Given entries —
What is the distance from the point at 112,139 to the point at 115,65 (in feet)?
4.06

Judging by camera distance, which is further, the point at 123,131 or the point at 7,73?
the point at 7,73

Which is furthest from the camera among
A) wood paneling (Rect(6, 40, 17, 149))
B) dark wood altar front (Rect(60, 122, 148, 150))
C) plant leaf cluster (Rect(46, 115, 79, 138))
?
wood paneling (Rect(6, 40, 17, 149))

==

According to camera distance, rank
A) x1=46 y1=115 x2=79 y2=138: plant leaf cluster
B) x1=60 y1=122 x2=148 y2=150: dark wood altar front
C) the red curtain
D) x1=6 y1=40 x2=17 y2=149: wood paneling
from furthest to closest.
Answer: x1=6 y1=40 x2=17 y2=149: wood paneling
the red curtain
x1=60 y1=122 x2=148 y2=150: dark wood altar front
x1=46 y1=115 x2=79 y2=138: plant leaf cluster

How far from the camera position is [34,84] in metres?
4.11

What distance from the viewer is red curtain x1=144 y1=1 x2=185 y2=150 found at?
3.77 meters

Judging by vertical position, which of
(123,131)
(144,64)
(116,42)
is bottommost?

Challenge — Can you format the lines starting at the one containing "How far from" and ending at the one containing "is bottommost?" as a JSON list of strings, with one string per line and blank lines left out?

Solution to the exercise —
[
  "How far from the camera position is [34,84] in metres?",
  "4.11",
  "What distance from the viewer is red curtain x1=144 y1=1 x2=185 y2=150 found at?",
  "3.77 meters",
  "Judging by vertical position, which of",
  "(123,131)",
  "(144,64)",
  "(116,42)",
  "is bottommost?"
]